[Stored data]
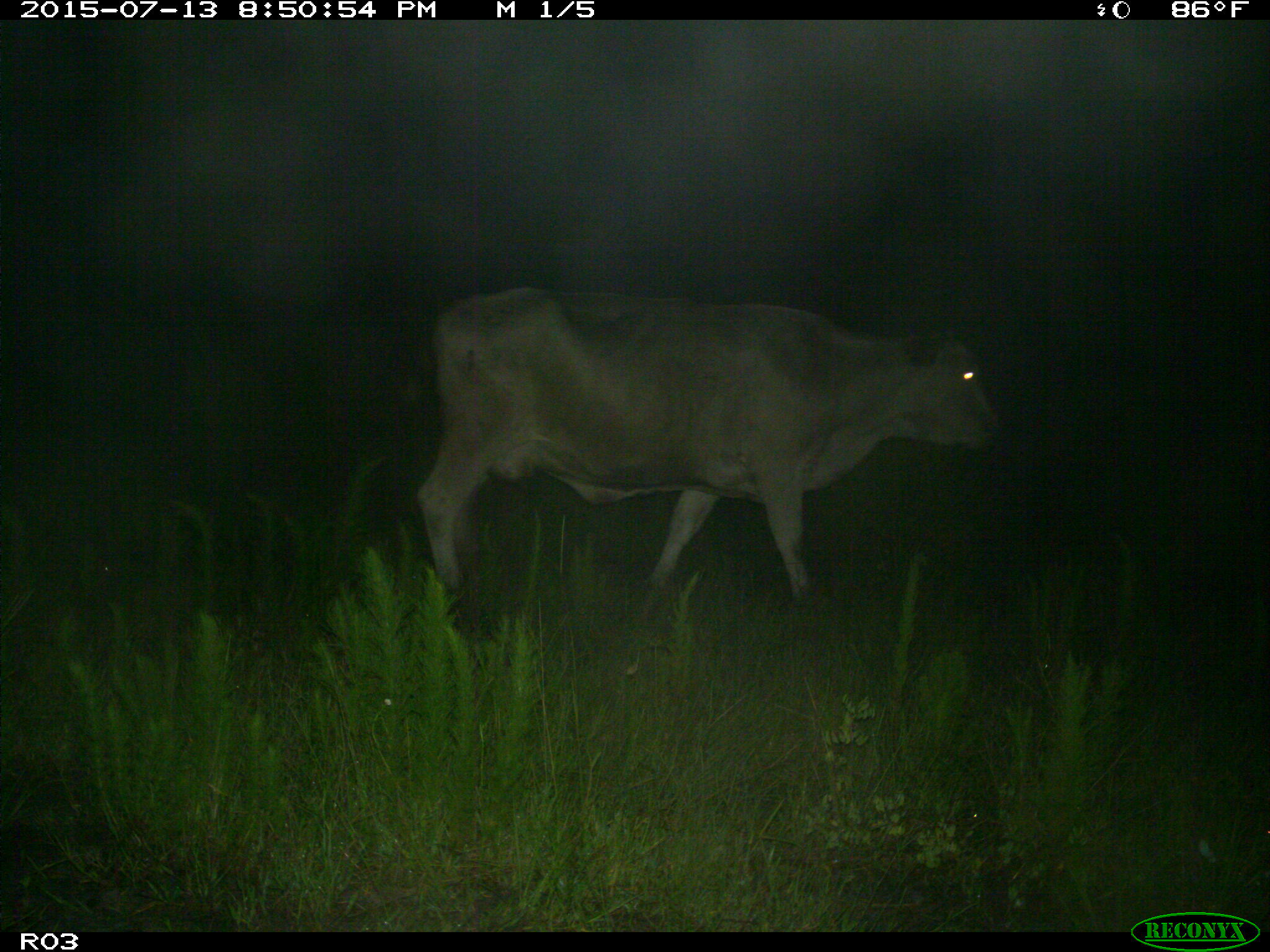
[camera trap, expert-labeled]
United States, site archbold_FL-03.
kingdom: Animalia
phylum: Chordata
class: Mammalia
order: Artiodactyla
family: Bovidae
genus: Bos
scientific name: Bos taurus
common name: domestic cow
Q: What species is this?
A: Bos taurus (domestic cow).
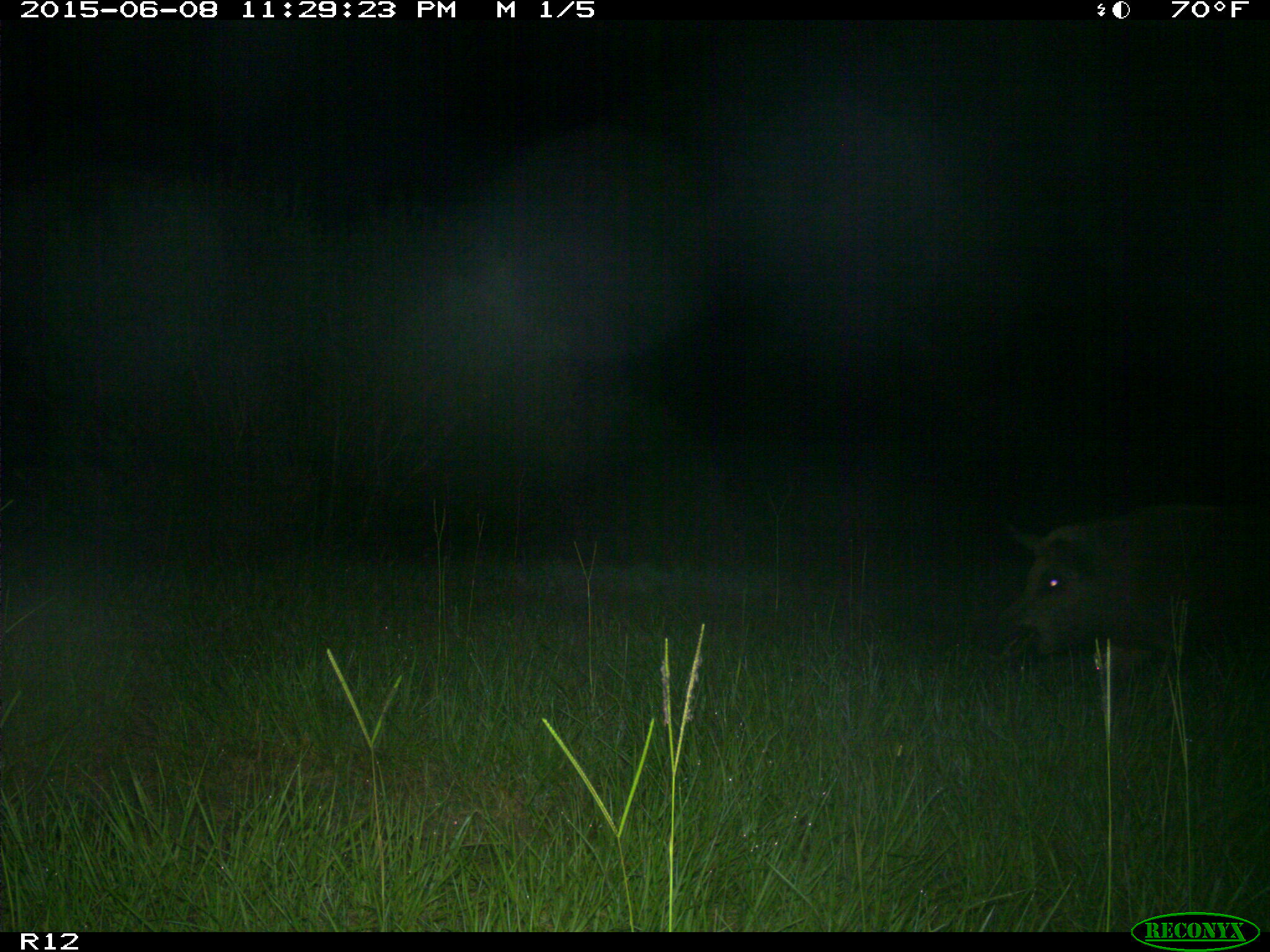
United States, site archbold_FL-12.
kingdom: Animalia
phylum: Chordata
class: Mammalia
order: Artiodactyla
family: Suidae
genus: Sus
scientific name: Sus scrofa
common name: wild boar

■ **Problem details**
Could you reproduce every record above exactly, leaving out the pictures?

■ **Finished task**
[camera trap, expert-labeled]
United States, site archbold_FL-03.
kingdom: Animalia
phylum: Chordata
class: Mammalia
order: Artiodactyla
family: Bovidae
genus: Bos
scientific name: Bos taurus
common name: domestic cow
Q: What species is this?
A: Bos taurus (domestic cow).
United States, site archbold_FL-12.
kingdom: Animalia
phylum: Chordata
class: Mammalia
order: Artiodactyla
family: Suidae
genus: Sus
scientific name: Sus scrofa
common name: wild boar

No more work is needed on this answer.